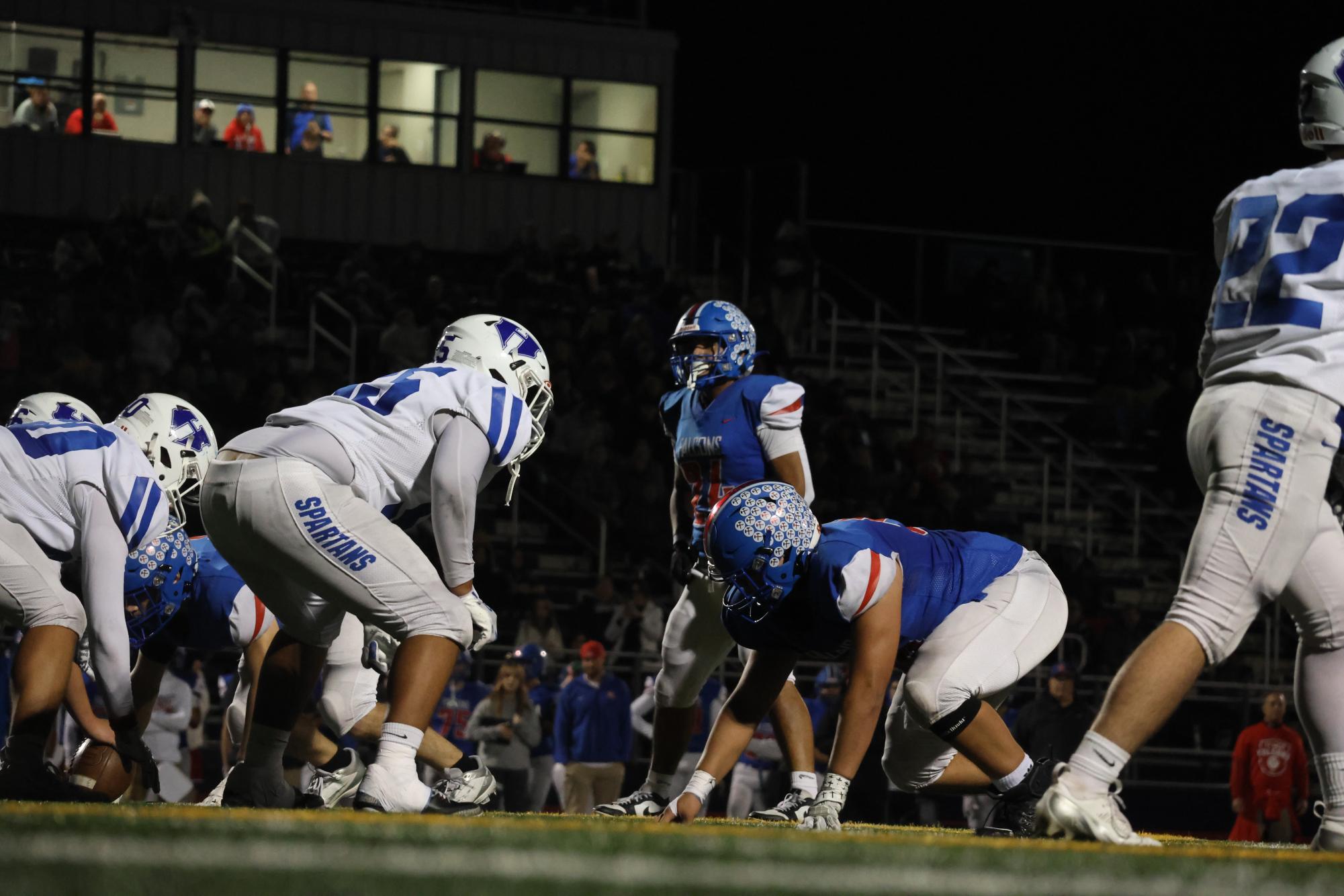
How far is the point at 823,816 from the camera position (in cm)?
616

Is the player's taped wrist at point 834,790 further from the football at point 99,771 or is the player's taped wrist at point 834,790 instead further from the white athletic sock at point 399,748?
the football at point 99,771

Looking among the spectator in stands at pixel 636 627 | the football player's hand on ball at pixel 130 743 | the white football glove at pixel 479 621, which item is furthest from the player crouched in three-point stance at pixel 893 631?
the spectator in stands at pixel 636 627

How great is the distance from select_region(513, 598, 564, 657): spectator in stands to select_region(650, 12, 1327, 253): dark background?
1388 cm

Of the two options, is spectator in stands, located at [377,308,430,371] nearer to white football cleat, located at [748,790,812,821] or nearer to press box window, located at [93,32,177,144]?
press box window, located at [93,32,177,144]

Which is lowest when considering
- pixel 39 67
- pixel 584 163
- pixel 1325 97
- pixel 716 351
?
pixel 716 351

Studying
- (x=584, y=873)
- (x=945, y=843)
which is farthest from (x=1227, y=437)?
(x=584, y=873)

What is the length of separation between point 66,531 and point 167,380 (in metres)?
12.4

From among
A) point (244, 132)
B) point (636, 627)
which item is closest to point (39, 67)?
point (244, 132)

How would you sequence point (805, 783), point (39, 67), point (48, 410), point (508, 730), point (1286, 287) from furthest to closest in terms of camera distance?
point (39, 67)
point (508, 730)
point (48, 410)
point (805, 783)
point (1286, 287)

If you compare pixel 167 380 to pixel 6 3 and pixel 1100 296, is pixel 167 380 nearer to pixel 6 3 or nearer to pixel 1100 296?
pixel 6 3

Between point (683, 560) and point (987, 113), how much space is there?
22.5 metres

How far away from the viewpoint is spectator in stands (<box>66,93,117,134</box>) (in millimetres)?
25953

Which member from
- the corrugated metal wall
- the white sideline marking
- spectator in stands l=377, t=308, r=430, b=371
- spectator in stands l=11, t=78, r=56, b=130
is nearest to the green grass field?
the white sideline marking

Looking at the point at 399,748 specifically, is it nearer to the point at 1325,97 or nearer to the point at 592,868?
the point at 592,868
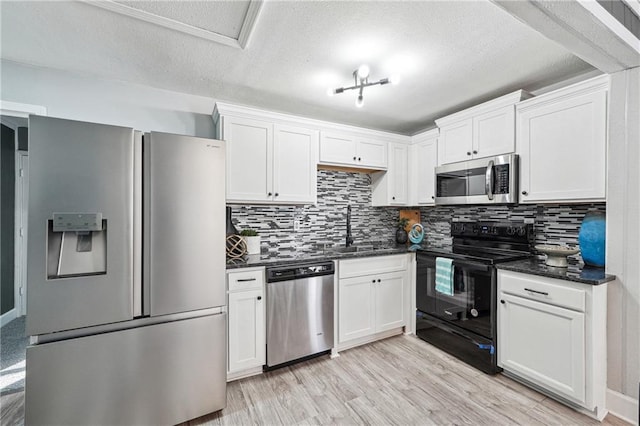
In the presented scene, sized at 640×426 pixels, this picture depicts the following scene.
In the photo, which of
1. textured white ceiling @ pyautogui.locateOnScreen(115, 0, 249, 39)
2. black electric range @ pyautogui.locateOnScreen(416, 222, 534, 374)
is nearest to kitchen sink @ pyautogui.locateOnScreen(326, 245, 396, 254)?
black electric range @ pyautogui.locateOnScreen(416, 222, 534, 374)

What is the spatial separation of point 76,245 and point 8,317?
3.14 meters

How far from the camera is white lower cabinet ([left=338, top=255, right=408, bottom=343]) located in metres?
2.61

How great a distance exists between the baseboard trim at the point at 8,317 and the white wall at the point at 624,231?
5773 mm

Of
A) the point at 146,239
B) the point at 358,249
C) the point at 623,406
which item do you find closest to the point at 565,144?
the point at 623,406

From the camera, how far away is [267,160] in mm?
2559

---+---

Each entry gets copied exactly; the pictures stay out.

How far is the point at 823,816 from the camera position (in cm)?
616

Is the player's taped wrist at point 834,790 further from the football at point 99,771 or is the player's taped wrist at point 834,790 instead further from the white athletic sock at point 399,748?
the football at point 99,771

Looking among the spectator in stands at pixel 636 627 | the football player's hand on ball at pixel 130 743 | the white football glove at pixel 479 621, which item is furthest from the player crouched in three-point stance at pixel 893 631?
the spectator in stands at pixel 636 627

How great is the distance from select_region(513, 598, 564, 657): spectator in stands to select_region(650, 12, 1327, 253): dark background?
1388 cm

Of the two options, is spectator in stands, located at [377,308,430,371] nearer to white football cleat, located at [748,790,812,821] or nearer to press box window, located at [93,32,177,144]?
press box window, located at [93,32,177,144]

Which is lowest when considering
- pixel 39 67
- pixel 584 163
- pixel 1325 97
- pixel 716 351
?
pixel 716 351

Studying
- (x=584, y=873)
- (x=945, y=843)
which is farthest from (x=1227, y=437)?
(x=584, y=873)

What is the length of separation between point 66,531 and point 167,380 (in metres)?
12.4

From among
A) point (244, 132)
B) point (636, 627)
which item is closest to point (39, 67)?
point (244, 132)

How would you sequence point (805, 783), point (39, 67), point (48, 410), point (508, 730), point (1286, 287) from furthest to closest in terms of camera distance?
point (39, 67)
point (508, 730)
point (48, 410)
point (805, 783)
point (1286, 287)

If you compare pixel 167 380 to pixel 6 3 and pixel 1100 296, is pixel 167 380 nearer to pixel 6 3 or nearer to pixel 1100 296?
pixel 6 3

Between point (683, 560) and point (987, 113), how much space is there?
22.5 metres

How far away from the viewpoint is spectator in stands (<box>66,93,117,134</box>) (in millimetres)?
25953

Which member from
- the corrugated metal wall
- the white sideline marking
- spectator in stands l=377, t=308, r=430, b=371
- spectator in stands l=11, t=78, r=56, b=130
is nearest to the green grass field?
the white sideline marking

Looking at the point at 399,748 specifically, is it nearer to the point at 1325,97 or nearer to the point at 592,868?
the point at 592,868
In the presented scene, sized at 640×426 pixels, this picture depicts the following scene.
In the photo, which of
1. textured white ceiling @ pyautogui.locateOnScreen(115, 0, 249, 39)
2. black electric range @ pyautogui.locateOnScreen(416, 222, 534, 374)
is nearest to kitchen sink @ pyautogui.locateOnScreen(326, 245, 396, 254)?
black electric range @ pyautogui.locateOnScreen(416, 222, 534, 374)

What is the spatial separation of point 76,245 and point 8,317?
3.14 meters

How far from the camera is white lower cabinet ([left=338, top=255, right=408, bottom=343]) located in metres?
2.61

How great a distance exists between the baseboard trim at the point at 8,317 and the white wall at the point at 624,231?
5773 mm

Of
A) the point at 146,239
B) the point at 358,249
C) the point at 623,406
which item do you find closest to the point at 565,144?
the point at 623,406

From the camera, how far away is [267,160] in mm?
2559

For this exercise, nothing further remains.